I know from my self-defense lessons he will recover in a moment. And no amount of pain I’ve inflicted will make up for the fact that he weighs more than twice what I do.
Gritting my teeth against my own revulsion, I jam my fingers into his eye and shove. I feel the soft give of flesh and push again. Alton cries out, his yell turning to a curdling scream. He bucks wildly and I go tumbling sideways.
I scramble to my feet. His hand over one eye, Alton does the same. His good eye glares at me with a force of hatred I can feel. “I don’t care what he said. You’re dead.” White liquid oozes from beneath his covered eye. He makes it two steps when a shot rings out.
Alton lurches sideways, his feet taking a second too long to catch up to his body. He stumbles and then slumps to the floor in a crooked heap. His arm lies awkwardly beside him and his eyes are fastened open, unblinking. A trail of blood leaks from the one I injured.
I look up and find Linc holding Taylor’s gun, his expression so deadly my feet don’t immediately move toward him. Taylor lies motionless at his feet. Her blond hair is splayed out around her pretty head like a silky fan.
“Ven?” Linc drops his arm and tucks the gun into the back of his pants. “Are you all right?”
As soon as the gun vanishes, I blink free of my hesitation. With a cry, I rush to Linc and let him scoop me up in his arms. “I thought you were gone,” I say against his shoulder.
“Not a chance. I told you I’d come back for you.” He buries his face in my hair for a split second before releasing me and pulling me toward Daniel’s cell. He reaches into his pocket and produces a key card, swiping it over the card reader on the wall. The green light flashes. Linc shoves open the door.
Daniel’s already dressed and waiting. “What the hell took you so long?” he says, sliding out the door and into the hall.
Linc growls. “Let’s get out of here,” he says. He grabs my hand and stops when he catches sight of my arm. “You’re bleeding again.”

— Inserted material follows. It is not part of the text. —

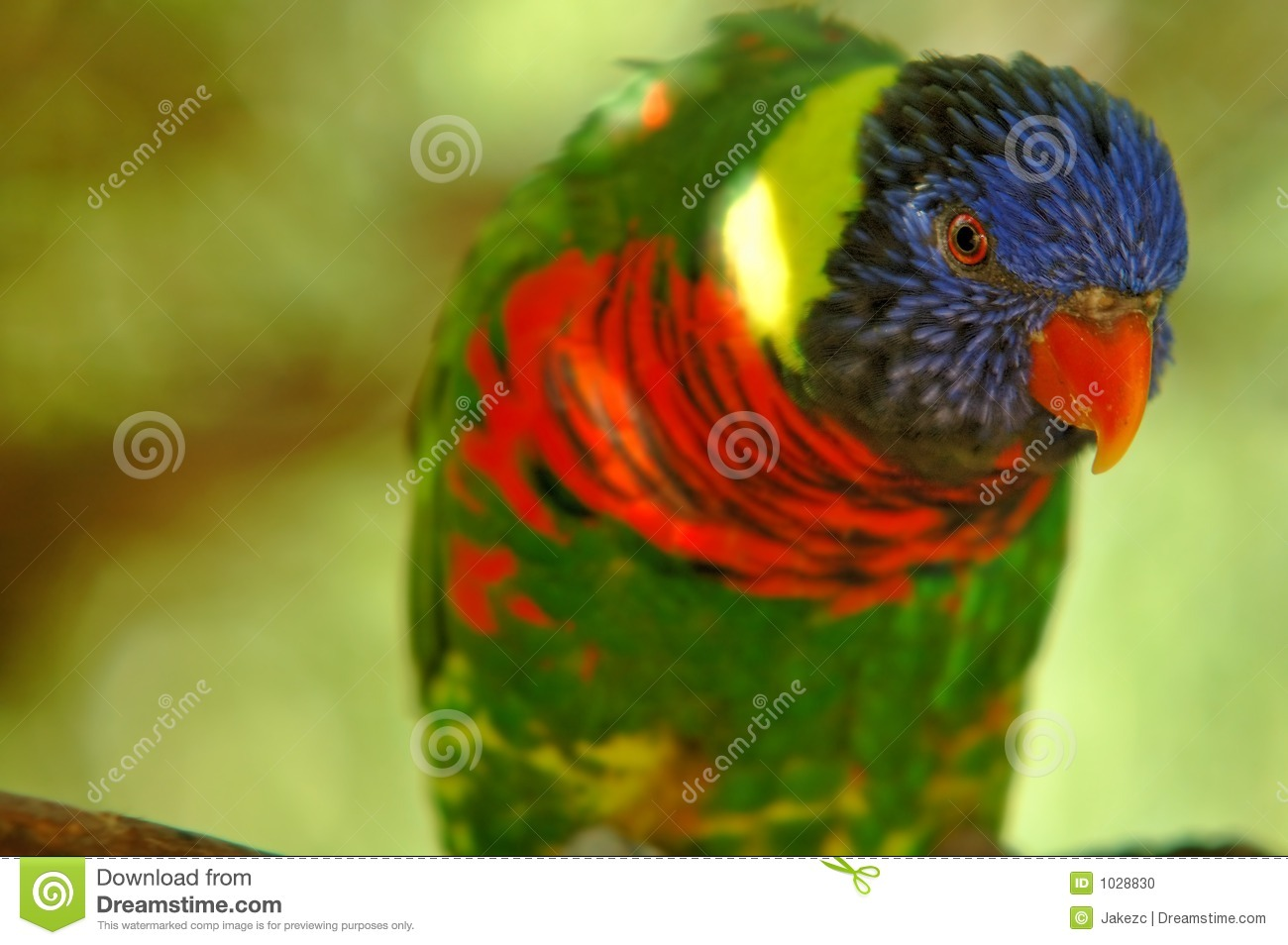 Download Like a rainbow stock photo. Image of exotic, dombes, black - 1028830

I glance down and am momentarily startled by the amount of blood smeared over my arm and wrist. I wipe some of it away and then wish I hadn’t. It covers my hand. Hastily, I wipe it on my dress. “I’m fine. It looks worse than it is. See?” I hold it out for him to inspect the small hole that’s producing such a mess. “It doesn’t even hurt.”
I still don’t understand Alton’s intention with the needle but I feel fine other than the ache in my arm where it penetrated and the sting from the wound where my GPS was.
“Can we play doctor later? I’d like a change of scenery,” Daniel says. “If it’s not too much to ask.”
Linc glares at Daniel but he lets it go and gestures for Daniel to lead the way. “After you.”
Linc’s hand holds mine in an iron grip and he propels me down the hall. We pass Alton and then Taylor. She’s still unconscious. I can’t bring myself to ask if she’s all right. Not after her betrayal. I don’t see any blood, though, and assume she must be alive.
We keep moving. I can see the door to the stairwell now.
“Shit,” Linc says.
“What is it?” Daniel asks.
“Emile’s gone,” Linc says.
“How many others?” Daniel asks.
“Just him. And he’s wounded. Shot himself when Ven knocked him sideways.” He glances at me with something like approval. “He could be anywhere, though. I hate to take Ven back through the house.”
“We don’t have to. Follow me,” Daniel says.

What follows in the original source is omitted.